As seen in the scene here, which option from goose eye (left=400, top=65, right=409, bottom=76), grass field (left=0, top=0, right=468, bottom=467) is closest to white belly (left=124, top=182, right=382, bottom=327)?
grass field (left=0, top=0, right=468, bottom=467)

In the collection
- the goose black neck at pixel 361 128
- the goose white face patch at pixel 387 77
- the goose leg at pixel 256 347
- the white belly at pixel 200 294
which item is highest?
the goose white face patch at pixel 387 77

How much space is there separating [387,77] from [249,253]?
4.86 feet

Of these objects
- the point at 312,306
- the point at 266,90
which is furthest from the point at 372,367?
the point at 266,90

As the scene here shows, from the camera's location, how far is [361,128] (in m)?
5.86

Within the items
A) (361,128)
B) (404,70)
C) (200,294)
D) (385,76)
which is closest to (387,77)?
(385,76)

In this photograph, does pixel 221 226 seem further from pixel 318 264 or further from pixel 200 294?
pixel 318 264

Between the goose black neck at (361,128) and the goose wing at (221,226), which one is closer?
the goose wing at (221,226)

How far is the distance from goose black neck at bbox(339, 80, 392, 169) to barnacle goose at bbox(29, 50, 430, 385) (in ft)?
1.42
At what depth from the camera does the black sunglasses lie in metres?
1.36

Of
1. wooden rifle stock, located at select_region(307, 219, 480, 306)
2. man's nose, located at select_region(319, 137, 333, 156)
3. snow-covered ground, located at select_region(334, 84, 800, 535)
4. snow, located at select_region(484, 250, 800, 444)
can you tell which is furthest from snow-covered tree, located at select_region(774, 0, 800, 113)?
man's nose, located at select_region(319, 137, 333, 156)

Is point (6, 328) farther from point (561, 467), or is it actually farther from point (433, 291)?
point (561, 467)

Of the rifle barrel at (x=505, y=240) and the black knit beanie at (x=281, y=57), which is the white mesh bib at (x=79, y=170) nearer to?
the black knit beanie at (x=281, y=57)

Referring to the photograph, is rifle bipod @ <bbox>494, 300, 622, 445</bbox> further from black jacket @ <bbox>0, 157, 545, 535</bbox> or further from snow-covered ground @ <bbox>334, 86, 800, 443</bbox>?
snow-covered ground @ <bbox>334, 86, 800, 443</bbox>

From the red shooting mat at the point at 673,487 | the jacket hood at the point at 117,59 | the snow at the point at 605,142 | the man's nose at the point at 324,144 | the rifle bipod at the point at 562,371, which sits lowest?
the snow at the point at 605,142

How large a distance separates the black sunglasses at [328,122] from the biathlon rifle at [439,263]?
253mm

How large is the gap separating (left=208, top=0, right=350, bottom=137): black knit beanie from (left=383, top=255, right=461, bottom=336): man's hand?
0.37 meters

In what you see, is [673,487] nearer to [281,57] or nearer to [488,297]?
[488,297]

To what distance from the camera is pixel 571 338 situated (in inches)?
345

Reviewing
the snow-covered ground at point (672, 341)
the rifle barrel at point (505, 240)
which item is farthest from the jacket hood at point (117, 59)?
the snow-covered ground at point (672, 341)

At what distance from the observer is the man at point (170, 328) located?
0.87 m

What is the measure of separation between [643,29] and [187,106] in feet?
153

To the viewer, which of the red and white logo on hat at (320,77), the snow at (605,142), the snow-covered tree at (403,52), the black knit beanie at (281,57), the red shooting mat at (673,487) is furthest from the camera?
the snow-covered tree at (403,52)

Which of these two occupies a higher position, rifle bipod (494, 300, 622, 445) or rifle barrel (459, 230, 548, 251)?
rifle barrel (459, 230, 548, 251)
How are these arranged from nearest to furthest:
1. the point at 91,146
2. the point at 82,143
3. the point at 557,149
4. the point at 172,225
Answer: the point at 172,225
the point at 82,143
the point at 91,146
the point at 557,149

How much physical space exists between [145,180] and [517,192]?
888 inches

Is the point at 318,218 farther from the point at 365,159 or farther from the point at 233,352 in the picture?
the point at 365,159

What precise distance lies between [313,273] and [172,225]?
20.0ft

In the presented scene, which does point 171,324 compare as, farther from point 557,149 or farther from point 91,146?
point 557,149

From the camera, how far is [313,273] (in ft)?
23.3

---

→ **TASK STATEMENT**:
From the listing above, extract every line exactly as it stands.

→ **THE REPLY**:
As seen in the scene here, which option from goose eye (left=400, top=65, right=409, bottom=76), grass field (left=0, top=0, right=468, bottom=467) is closest to white belly (left=124, top=182, right=382, bottom=327)?
grass field (left=0, top=0, right=468, bottom=467)

In the collection
- the goose black neck at pixel 361 128
- the goose white face patch at pixel 387 77
- the goose leg at pixel 256 347
- the white belly at pixel 200 294
which item is highest?
the goose white face patch at pixel 387 77

How much space is there separating [387,77] from [249,253]?
4.86 feet

Of these objects
- the point at 312,306
- the point at 266,90
which is furthest from the point at 372,367?
the point at 266,90

As the scene here shows, from the camera's location, how far is [361,128] (in m)?
5.86

Within the items
A) (361,128)
B) (404,70)
C) (200,294)
D) (385,76)
which is closest to (387,77)?
(385,76)

In this photograph, does pixel 221 226 seem further from pixel 318 264 or further from pixel 200 294?
pixel 318 264

Between the goose black neck at (361,128) and the goose wing at (221,226), which one is closer?
the goose wing at (221,226)

How far is the distance from goose black neck at bbox(339, 80, 392, 169) to barnacle goose at bbox(29, 50, 430, 385) (in ft)?
1.42
At what depth from the camera does the black sunglasses lie in metres?
1.36

Of
1. wooden rifle stock, located at select_region(307, 219, 480, 306)
2. man's nose, located at select_region(319, 137, 333, 156)
3. snow-covered ground, located at select_region(334, 84, 800, 535)
4. snow, located at select_region(484, 250, 800, 444)
can you tell which is furthest from snow-covered tree, located at select_region(774, 0, 800, 113)?
man's nose, located at select_region(319, 137, 333, 156)

Is point (6, 328) farther from point (561, 467), or is it actually farther from point (433, 291)?
point (561, 467)

Of the rifle barrel at (x=505, y=240) and the black knit beanie at (x=281, y=57), which is the white mesh bib at (x=79, y=170) nearer to?
the black knit beanie at (x=281, y=57)

Referring to the photograph, is rifle bipod @ <bbox>494, 300, 622, 445</bbox> further from black jacket @ <bbox>0, 157, 545, 535</bbox> or further from snow-covered ground @ <bbox>334, 86, 800, 443</bbox>?
snow-covered ground @ <bbox>334, 86, 800, 443</bbox>

From the red shooting mat at the point at 673,487 | the jacket hood at the point at 117,59 | the snow at the point at 605,142 | the man's nose at the point at 324,144 | the rifle bipod at the point at 562,371, which sits lowest?
the snow at the point at 605,142

How large a distance separates the black sunglasses at [328,122] from the biathlon rifle at [439,263]?
253mm

How large is the gap separating (left=208, top=0, right=350, bottom=137): black knit beanie from (left=383, top=255, right=461, bottom=336): man's hand?
0.37 meters

In what you see, is [673,487] nearer to [281,57] or nearer to [488,297]?
[488,297]

To what distance from the camera is pixel 571 338 situated (in inches)?
345

Reviewing
the snow-covered ground at point (672, 341)
the rifle barrel at point (505, 240)
which item is farthest from the jacket hood at point (117, 59)?
the snow-covered ground at point (672, 341)

At what distance from the observer is the man at point (170, 328) located?
0.87 m

What is the measure of separation between [643,29] and [187,106] in feet?
153

To the viewer, which of the red and white logo on hat at (320,77), the snow at (605,142), the snow-covered tree at (403,52), the black knit beanie at (281,57), the red shooting mat at (673,487) is furthest from the camera?
the snow-covered tree at (403,52)

Which of these two occupies a higher position, rifle bipod (494, 300, 622, 445) or rifle barrel (459, 230, 548, 251)?
rifle barrel (459, 230, 548, 251)
How are these arranged from nearest to furthest:
1. the point at 91,146
2. the point at 82,143
3. the point at 557,149
4. the point at 172,225
Answer: the point at 172,225
the point at 82,143
the point at 91,146
the point at 557,149

How much physical space exists between [145,180] and [517,192]?
888 inches

Is the point at 318,218 farther from the point at 365,159 or farther from the point at 233,352 in the picture?
the point at 365,159

What precise distance lies between [313,273] and [172,225]?
20.0ft

In the presented scene, which does point 171,324 compare as, farther from point 557,149 or farther from point 91,146?
point 557,149

From the camera, how far is [313,273] (in ft)?
23.3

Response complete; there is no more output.